The Coalition Government has shown repeatedly it’s no defender of workers’ rights and its latest proposed changes are a blatant attack on the regulation of our traditionally independent workforce.
Introduced to Parliament in May, the Health Practitioners Competence Assurance Amendment (HPCAA) Bill will fundamentally change the regulation of nursing and could have a profoundly negative impact on our already troubled health system.
In fact, the example of the car accident demonstrates the multiplication of roles that are eroding the role of the Nurse Practitioner, Registered and Enrolled nurses.
The Nursing Council has over a century of working to regulate the nursing workforce in Aotearoa, ensuring that nurses are competent and fit to practice. We were the first country in the world to legally require nurses to be registered – that’s something we can be proud of.
But the Minister of Health, Simoen Brown isn’t waiting for his legislation to be passed. He is already stepping into the regulation of nursing by gutting the Nursing Council. Since last September he has reduced the number of nurses on the board from seven to four.
That was despite the chair and three board members wanting to stay on. Two members did not seek re-appointment, and we are aware that two internationally qualified nurses have resigned in protest.
Simeon Brown's constant claim that he wants to put patients first rings hollow. He has made no attempts to ensure patient needs are the focus of a nurse-strong Council board.
This is a concerning overreach of ministerial powers, before the changes have even been debated in Parliament, let alone adopted. But anyone who noticed the
Minister’s blatant politicking through cherrypicked fake scenarios in the 2025 Ministry of Health consultation document ahead of the legislation being drafted will not be surprised.
The Bill would also give the Minister new powers to direct regulators to carry out Government policy. This is a shift from the traditionally independent model of health workforce regulation we’ve had in Aotearoa. It would allow a health minister to create new scopes of practice and registration processes.
The Bill would also establish a Health Practitioners’ Review Committee – with panel experts appointed by the Minister of Health, which will have the power to review and overturn decisions by workforce regulators including the Nursing Council.
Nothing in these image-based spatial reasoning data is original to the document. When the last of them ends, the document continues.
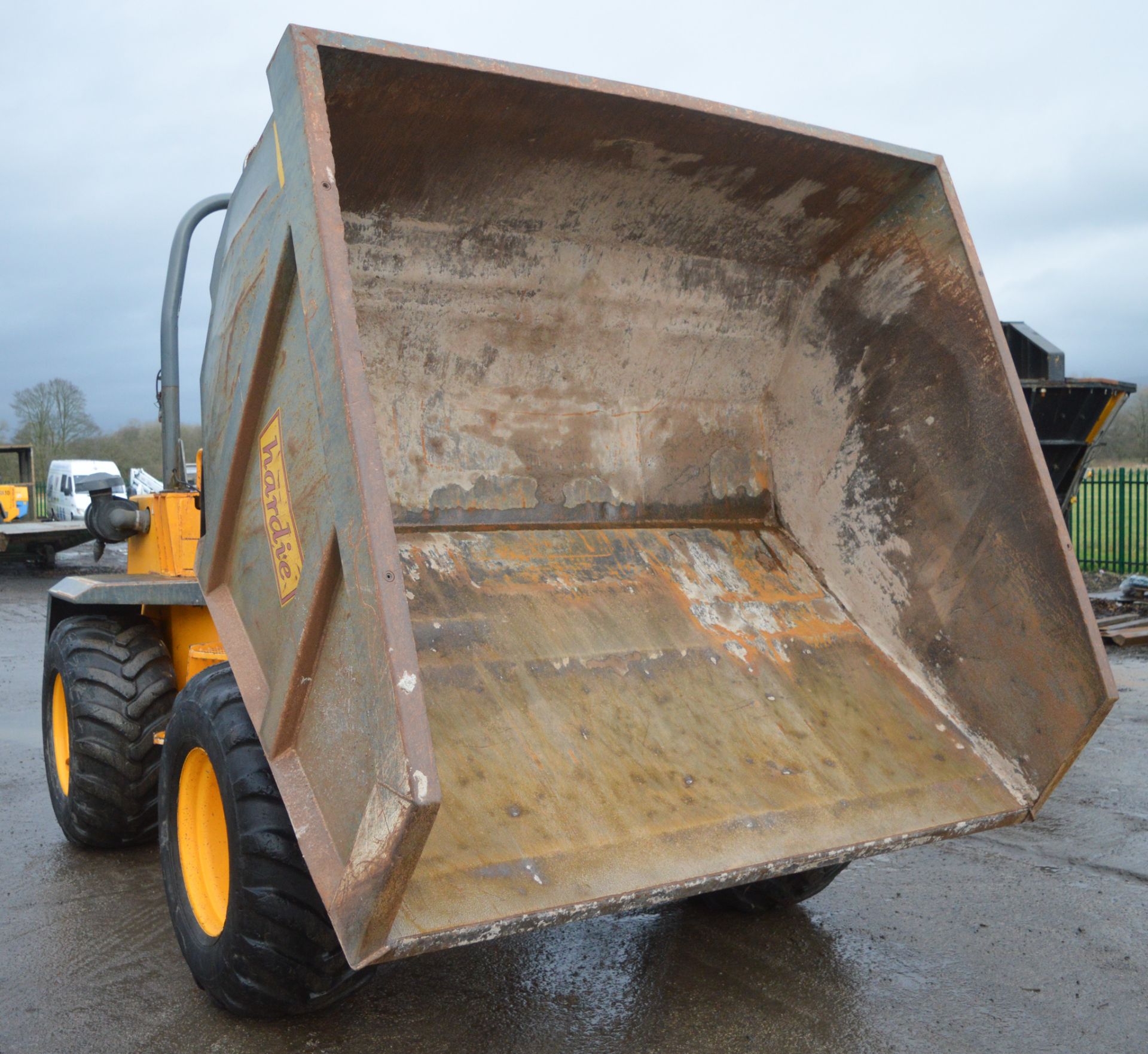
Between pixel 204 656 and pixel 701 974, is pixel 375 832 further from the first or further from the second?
pixel 204 656

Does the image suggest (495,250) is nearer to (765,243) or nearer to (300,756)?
(765,243)

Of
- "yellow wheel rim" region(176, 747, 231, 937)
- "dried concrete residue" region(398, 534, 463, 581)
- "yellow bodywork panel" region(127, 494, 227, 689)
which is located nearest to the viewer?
"yellow wheel rim" region(176, 747, 231, 937)

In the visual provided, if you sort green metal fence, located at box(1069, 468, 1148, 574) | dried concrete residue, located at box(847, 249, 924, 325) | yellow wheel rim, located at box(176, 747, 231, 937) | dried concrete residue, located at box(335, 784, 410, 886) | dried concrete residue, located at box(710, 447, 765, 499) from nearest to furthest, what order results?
dried concrete residue, located at box(335, 784, 410, 886) < yellow wheel rim, located at box(176, 747, 231, 937) < dried concrete residue, located at box(847, 249, 924, 325) < dried concrete residue, located at box(710, 447, 765, 499) < green metal fence, located at box(1069, 468, 1148, 574)

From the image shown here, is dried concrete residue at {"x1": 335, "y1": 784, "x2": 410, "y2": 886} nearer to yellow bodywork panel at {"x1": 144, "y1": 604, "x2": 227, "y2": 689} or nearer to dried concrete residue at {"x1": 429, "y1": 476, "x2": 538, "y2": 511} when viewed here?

The changes would also remove explicit reference to Māori cultural competence from the authorities’ functions. Simeon Brown has dismissed kawa whakaruruhau (Māori cultural safety) as political ideology but the groundbreaking work of Irihapeti Ramsden demonstrated how it can remove the barriers to access and lead to better health outcomes.
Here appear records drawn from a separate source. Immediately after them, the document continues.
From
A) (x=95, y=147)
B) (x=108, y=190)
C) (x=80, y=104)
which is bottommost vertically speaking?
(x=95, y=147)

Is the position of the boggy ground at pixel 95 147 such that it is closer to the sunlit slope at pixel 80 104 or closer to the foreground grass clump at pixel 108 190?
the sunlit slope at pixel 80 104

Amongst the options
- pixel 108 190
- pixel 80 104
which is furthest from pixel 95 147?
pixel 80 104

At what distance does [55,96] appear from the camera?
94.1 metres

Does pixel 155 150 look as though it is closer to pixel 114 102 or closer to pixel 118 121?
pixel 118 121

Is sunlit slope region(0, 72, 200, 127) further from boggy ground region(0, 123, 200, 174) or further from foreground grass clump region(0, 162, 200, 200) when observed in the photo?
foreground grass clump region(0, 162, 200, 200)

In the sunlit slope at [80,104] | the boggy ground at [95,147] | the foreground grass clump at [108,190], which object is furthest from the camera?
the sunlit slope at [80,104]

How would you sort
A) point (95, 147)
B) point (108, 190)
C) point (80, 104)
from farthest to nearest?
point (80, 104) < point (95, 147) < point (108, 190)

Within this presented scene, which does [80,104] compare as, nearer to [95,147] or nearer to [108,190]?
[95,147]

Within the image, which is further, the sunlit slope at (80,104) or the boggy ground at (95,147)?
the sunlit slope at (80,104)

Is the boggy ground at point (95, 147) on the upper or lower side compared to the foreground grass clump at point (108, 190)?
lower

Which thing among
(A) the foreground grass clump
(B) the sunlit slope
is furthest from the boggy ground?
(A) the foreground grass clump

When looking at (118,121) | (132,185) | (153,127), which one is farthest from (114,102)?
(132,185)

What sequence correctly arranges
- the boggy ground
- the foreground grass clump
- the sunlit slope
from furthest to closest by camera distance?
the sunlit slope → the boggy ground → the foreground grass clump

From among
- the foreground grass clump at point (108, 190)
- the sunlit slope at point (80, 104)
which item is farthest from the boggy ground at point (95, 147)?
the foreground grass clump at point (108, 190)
There is little evidence of a problem needing to be solved here. The removal of references to Māori culture from the cultural competency requirements is a continuation of this Collation Government’s ongoing mission to delete Te Tiriti o Waitangi references from all our laws. Cultural safety is not only about Māori, yet the label is weaponised against Māori and a dog whistle designed to whip up racism.
The HPCAA Bill should be focused on fixing the crisis in the health system and reducing the pressure on an overburdened workforce. It is this proposed new law, not the health regulators – which is unbridled politics.